__Exercise prompt__: Print the lines from the one containing "order: Didelphimorphia" through the end of the material below, both included, exactly as they appear and without pictures.

__Record set__:
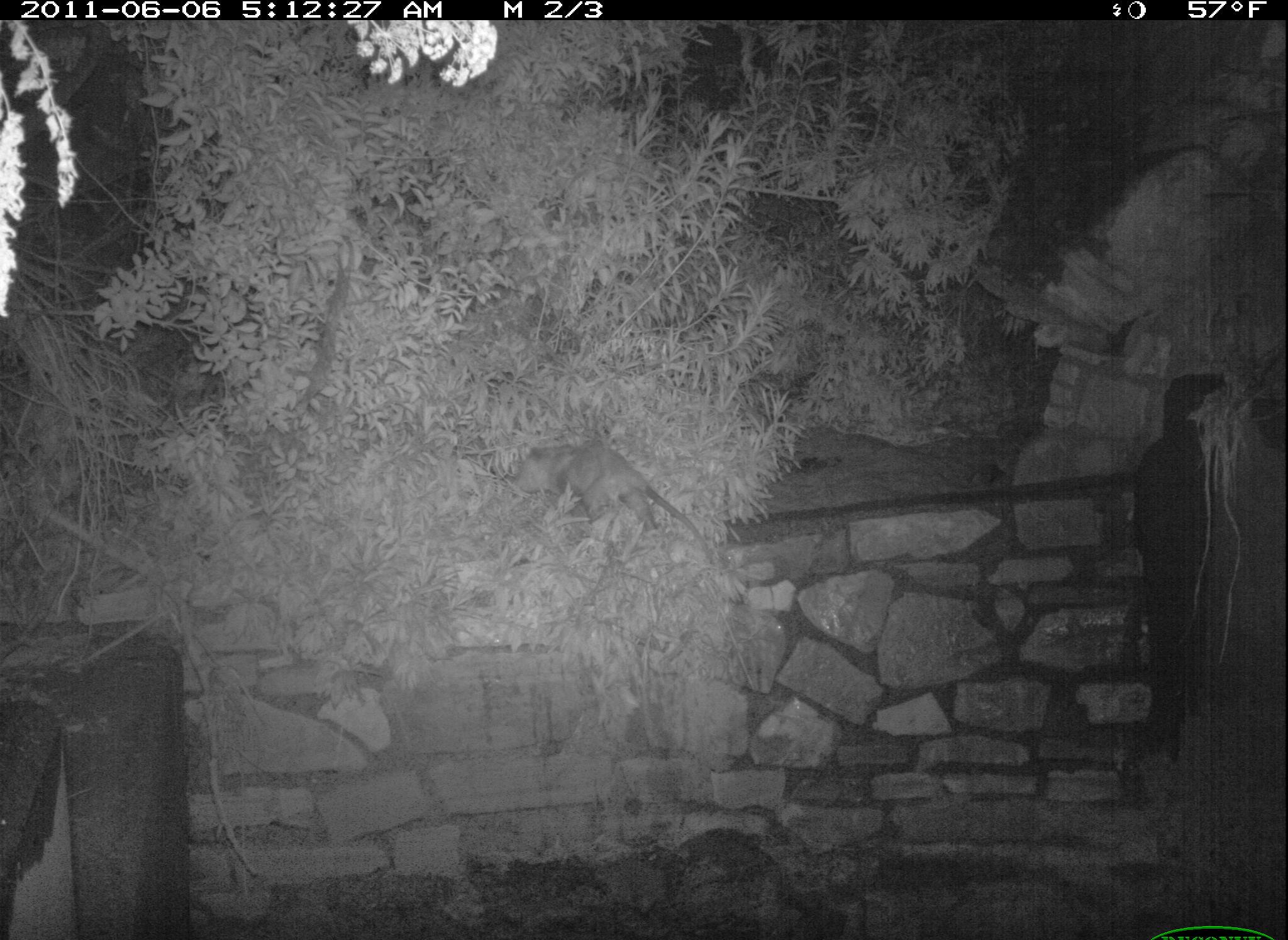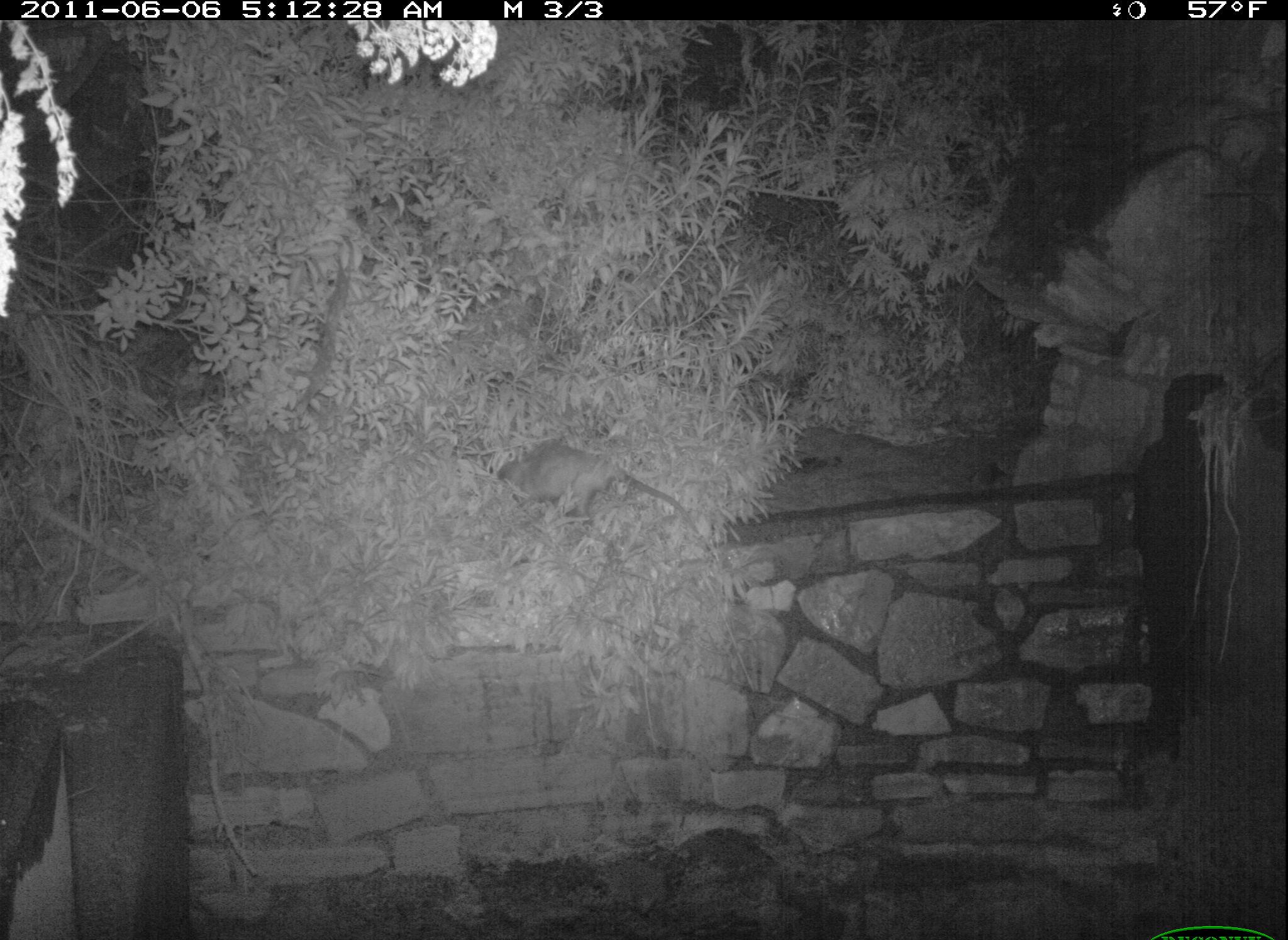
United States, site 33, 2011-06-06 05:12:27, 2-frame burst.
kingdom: Animalia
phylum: Chordata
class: Mammalia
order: Didelphimorphia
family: Didelphidae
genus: Didelphis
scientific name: Didelphis virginiana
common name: virginia opossum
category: opossum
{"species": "opossum (virginia opossum) (Didelphis virginiana)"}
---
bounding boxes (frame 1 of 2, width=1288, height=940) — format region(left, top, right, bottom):
opossum: region(486, 403, 757, 586)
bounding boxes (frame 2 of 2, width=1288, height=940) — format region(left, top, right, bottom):
opossum: region(478, 443, 749, 549)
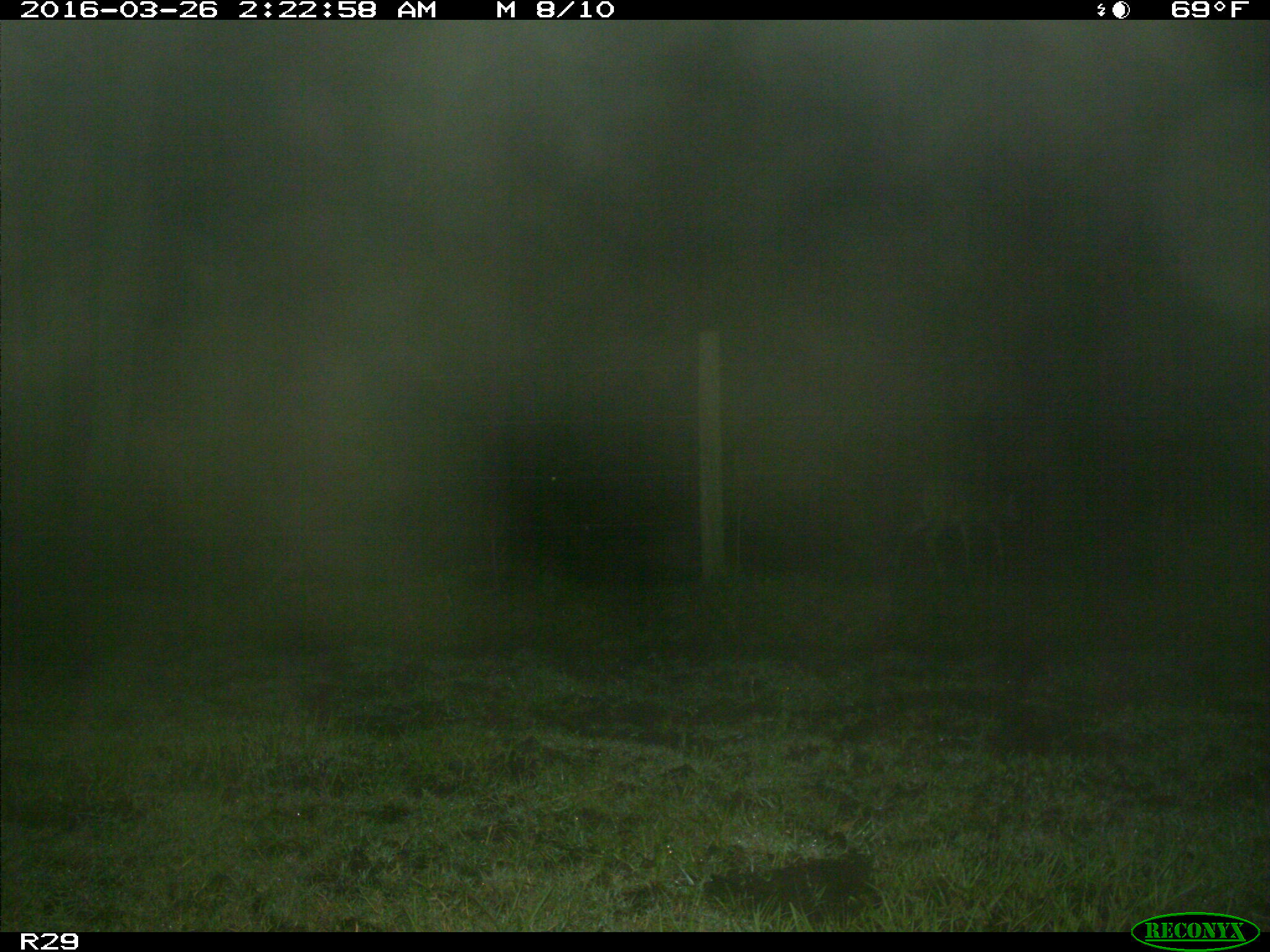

__Response to the task__:
order: Didelphimorphia
family: Didelphidae
genus: Didelphis
scientific name: Didelphis virginiana
common name: virginia opossum
category: opossum
{"species": "opossum (virginia opossum) (Didelphis virginiana)"}
---
bounding boxes (frame 1 of 2, width=1288, height=940) — format region(left, top, right, bottom):
opossum: region(486, 403, 757, 586)
bounding boxes (frame 2 of 2, width=1288, height=940) — format region(left, top, right, bottom):
opossum: region(478, 443, 749, 549)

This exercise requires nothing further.